## Dataset records
┄┄┄┄┄┄┄┄┄┄
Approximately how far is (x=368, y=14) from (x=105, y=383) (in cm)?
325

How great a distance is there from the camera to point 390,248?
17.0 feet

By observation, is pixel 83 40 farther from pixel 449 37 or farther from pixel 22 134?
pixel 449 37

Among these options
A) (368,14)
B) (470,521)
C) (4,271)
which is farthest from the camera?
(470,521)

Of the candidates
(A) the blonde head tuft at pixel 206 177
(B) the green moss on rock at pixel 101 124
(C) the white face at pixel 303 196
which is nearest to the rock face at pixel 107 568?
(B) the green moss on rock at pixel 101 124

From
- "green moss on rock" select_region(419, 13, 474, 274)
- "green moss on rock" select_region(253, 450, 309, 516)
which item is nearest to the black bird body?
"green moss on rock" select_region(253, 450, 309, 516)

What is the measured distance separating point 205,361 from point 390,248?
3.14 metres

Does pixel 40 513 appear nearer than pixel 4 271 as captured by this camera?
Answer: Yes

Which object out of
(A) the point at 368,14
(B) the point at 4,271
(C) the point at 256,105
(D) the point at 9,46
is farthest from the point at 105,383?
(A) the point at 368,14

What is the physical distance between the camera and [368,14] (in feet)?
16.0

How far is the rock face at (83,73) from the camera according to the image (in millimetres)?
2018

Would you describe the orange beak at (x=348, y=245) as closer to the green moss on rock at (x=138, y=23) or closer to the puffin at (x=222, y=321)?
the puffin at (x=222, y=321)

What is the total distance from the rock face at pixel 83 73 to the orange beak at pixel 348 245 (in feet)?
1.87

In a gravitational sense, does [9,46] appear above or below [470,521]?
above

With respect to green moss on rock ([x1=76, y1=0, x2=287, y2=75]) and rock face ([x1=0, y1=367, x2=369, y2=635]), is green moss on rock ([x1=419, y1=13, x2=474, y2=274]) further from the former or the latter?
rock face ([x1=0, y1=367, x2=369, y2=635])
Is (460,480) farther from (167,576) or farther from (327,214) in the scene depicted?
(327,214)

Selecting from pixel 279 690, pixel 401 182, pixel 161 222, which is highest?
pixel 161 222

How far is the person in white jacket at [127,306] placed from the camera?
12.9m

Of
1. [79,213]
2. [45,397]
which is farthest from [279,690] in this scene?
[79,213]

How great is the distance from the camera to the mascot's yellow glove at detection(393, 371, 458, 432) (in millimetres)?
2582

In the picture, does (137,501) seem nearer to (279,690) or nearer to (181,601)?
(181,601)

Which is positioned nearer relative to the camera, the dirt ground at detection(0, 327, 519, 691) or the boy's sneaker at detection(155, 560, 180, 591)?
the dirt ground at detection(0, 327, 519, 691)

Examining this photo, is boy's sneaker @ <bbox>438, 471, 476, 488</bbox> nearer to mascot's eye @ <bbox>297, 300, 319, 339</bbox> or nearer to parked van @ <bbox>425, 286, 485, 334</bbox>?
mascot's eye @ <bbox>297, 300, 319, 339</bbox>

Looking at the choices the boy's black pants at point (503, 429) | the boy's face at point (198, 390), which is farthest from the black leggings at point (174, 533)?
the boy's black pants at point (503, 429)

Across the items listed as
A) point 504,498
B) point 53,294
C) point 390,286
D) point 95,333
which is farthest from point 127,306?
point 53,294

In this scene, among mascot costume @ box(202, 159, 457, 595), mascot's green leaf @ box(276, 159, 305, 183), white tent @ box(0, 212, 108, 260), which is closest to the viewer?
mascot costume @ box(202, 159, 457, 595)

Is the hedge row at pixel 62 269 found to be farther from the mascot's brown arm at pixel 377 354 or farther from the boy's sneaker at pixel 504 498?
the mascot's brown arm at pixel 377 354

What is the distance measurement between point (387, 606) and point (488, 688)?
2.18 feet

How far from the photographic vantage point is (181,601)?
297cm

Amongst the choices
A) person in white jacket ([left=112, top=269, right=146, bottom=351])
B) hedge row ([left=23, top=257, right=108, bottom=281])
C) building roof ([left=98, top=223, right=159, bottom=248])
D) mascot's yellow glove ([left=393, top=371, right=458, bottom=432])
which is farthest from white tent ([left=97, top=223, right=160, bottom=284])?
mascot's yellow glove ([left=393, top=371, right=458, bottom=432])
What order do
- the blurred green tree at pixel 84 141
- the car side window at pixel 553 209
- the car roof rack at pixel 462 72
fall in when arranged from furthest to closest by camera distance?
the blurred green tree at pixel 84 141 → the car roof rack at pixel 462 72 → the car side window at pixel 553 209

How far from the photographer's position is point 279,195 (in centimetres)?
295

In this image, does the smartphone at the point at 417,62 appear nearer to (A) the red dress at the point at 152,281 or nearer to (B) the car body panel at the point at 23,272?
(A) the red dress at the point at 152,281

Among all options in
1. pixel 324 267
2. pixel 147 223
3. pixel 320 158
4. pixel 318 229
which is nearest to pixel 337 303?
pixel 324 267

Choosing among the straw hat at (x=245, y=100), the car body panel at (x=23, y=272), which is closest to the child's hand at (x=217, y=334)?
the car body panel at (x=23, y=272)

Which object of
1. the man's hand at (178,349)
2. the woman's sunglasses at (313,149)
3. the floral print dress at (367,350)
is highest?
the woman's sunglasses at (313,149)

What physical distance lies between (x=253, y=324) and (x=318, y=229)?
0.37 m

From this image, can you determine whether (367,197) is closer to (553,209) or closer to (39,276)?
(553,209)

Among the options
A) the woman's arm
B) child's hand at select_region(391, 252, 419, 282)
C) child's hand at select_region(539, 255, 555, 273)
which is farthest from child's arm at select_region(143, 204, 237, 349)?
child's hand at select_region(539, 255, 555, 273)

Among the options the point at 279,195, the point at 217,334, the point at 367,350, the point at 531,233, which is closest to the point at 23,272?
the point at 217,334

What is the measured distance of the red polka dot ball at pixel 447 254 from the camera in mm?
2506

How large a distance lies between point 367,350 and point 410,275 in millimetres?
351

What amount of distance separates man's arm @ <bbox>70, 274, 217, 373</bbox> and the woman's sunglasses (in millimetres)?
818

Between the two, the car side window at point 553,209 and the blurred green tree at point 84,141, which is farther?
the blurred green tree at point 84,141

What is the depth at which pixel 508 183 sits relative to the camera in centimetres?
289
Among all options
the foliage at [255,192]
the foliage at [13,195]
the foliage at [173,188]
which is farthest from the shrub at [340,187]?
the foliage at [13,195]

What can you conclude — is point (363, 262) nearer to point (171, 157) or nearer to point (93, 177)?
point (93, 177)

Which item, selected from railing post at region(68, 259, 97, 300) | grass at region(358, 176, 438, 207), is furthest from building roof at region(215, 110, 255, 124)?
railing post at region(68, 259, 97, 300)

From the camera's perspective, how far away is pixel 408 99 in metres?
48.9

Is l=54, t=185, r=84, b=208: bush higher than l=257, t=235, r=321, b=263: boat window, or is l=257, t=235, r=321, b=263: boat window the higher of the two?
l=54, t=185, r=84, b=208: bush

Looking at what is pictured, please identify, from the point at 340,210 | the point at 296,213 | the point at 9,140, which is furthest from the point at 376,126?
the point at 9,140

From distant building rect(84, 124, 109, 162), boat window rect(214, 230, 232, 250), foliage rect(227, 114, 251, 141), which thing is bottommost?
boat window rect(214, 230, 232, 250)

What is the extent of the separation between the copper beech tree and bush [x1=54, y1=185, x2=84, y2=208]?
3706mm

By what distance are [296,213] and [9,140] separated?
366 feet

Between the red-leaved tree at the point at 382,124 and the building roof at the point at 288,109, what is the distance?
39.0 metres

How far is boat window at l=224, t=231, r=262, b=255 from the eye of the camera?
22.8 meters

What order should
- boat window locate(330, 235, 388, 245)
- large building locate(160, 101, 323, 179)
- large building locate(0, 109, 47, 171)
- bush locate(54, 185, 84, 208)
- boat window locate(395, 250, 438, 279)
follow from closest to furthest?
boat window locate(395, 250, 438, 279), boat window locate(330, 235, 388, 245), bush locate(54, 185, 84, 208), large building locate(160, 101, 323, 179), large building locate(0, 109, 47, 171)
┄┄┄┄┄┄┄┄┄┄
## What to produce
Reproduce the lines of the entries above exactly, but only from the line containing "From distant building" through the final line.

## Answer below
From distant building rect(84, 124, 109, 162), boat window rect(214, 230, 232, 250), foliage rect(227, 114, 251, 141), which thing is bottommost?
boat window rect(214, 230, 232, 250)

What is the extent of the separation between the copper beech tree and bush [x1=54, y1=185, x2=84, y2=208]?
3706mm

By what distance are [296,213] and [9,140] separated?
366 feet

Between the red-leaved tree at the point at 382,124 and the building roof at the point at 288,109, what is the distance?
39.0 metres

How far is boat window at l=224, t=231, r=262, b=255 from the eye of the camera?
22.8 meters

What order should
- boat window locate(330, 235, 388, 245)
- large building locate(160, 101, 323, 179)
- large building locate(0, 109, 47, 171)
- bush locate(54, 185, 84, 208)
- boat window locate(395, 250, 438, 279)
follow from closest to furthest?
boat window locate(395, 250, 438, 279), boat window locate(330, 235, 388, 245), bush locate(54, 185, 84, 208), large building locate(160, 101, 323, 179), large building locate(0, 109, 47, 171)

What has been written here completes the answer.